Born in postwar Japan, Suzuki came of age in the 1960s, and lived fully invested as an artist in a multifaceted creative milieu. After a stint as a keypunch operator after high school, she took a turn performing in Japanese “pink movies” (an endemic form of softcore porn), and was an actress and playwright for a Tokyo avant garde theater troupe.
Her marriage in the 1970s to the free-jazz saxophonist Kaoru Abe — an influential and a fiery soloist — produced a daughter, and was, by any reckoning, tumultuous. Their divorce in 1977 didn’t end their partnership, but Abe died of a sedative overdose the following year.
Suzuki from this point entered her most productive period as a writer, producing works full of disaffection, ennui, anomie, and worlds both alien and alienated.
It’s tempting, from all this, to situate her in time, and in a clear artistic framework: Post-beatnik, punk-parallel, on the (literal) geographic fringes of science fiction’s New Wave.
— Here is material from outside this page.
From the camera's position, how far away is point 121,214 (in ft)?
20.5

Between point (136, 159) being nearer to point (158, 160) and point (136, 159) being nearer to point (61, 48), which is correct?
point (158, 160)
But that’s too easy. She defined her own style, and made a name for herself despite a Japanese science fiction scene that was literally a boy’s club: One of her translators, Daniel Joseph, relates an anecdote in which Suzuki’s casual suggestion that she be admitted to a science fiction writers’ society with an all-male membership is greeted with laughter.

Verso’s new anthology, “Terminal Boredom: Stories by Izumi Suzuki,” corrects the absence of her work in translation for English-language audiences. The collected stories are oft-disquieting, and avoid easy categorization. They are socially aware, yes; they address issues of gender and identity, sure; and they are most definitely science-fictional, set in some undefined future, on other planets, in virtual realities, in the murky depths of dreams.
And yet I am challenged to say that these are formal works of genre. Rather, she’s using genre as her preferred vehicle for explorations of the human condition, and it ain’t always that pretty.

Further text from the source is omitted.